**WHAT THE EXERCISE ASKS**
Exactly the lines from the one holding "03 | Fasten the vest's hook-and-loop flap" through the end of the material below must be printed, nothing more, and the pictures must be dropped.

**LISTED RECORDS**
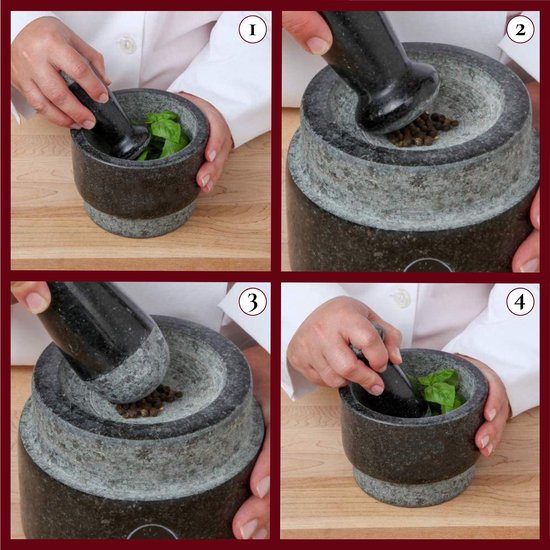 1

2

3

4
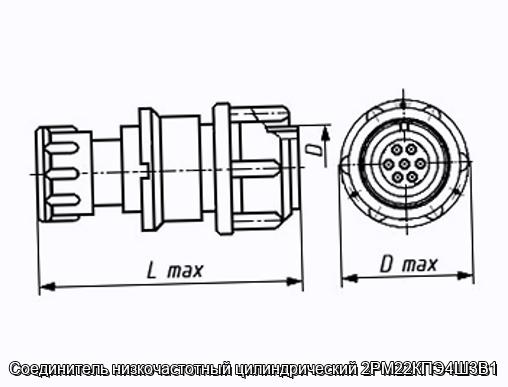 D

L max

D max

Соединитель низкочастотный цилиндрический 2РМ22КПЭ4Ш3В1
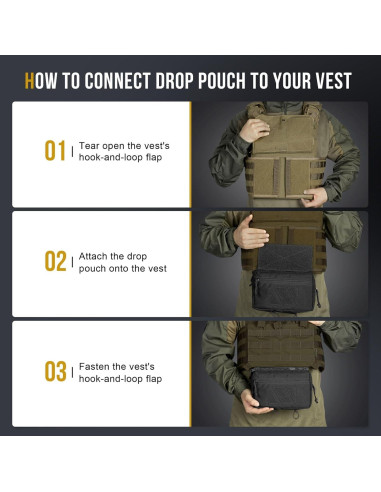 HOW TO CONNECT DROP POUCH TO YOUR VEST

01 | Tear open the vest's hook-and-loop flap

02 | Attach the drop pouch onto the vest

03 | Fasten the vest's hook-and-loop flap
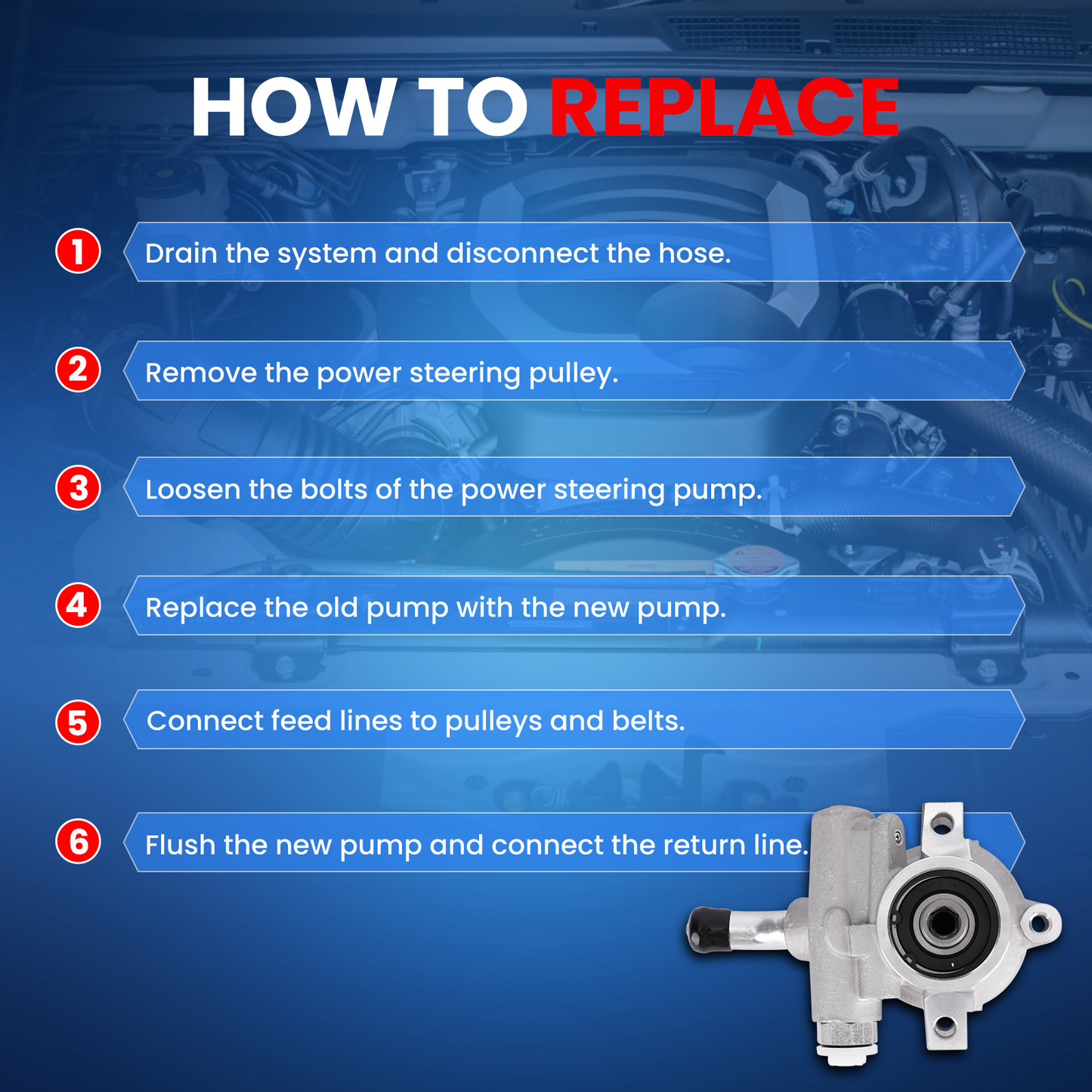 HOW TO REPLACE

1 Drain the system and disconnect the hose.

2 Remove the power steering pulley.

3 Loosen the bolts of the power steering pump.

4 Replace the old pump with the new pump.

5 Connect feed lines to pulleys and belts.

6 Flush the new pump and connect the return line.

**ANSWER**
03 | Fasten the vest's hook-and-loop flap
 HOW TO REPLACE

1 Drain the system and disconnect the hose.

2 Remove the power steering pulley.

3 Loosen the bolts of the power steering pump.

4 Replace the old pump with the new pump.

5 Connect feed lines to pulleys and belts.

6 Flush the new pump and connect the return line.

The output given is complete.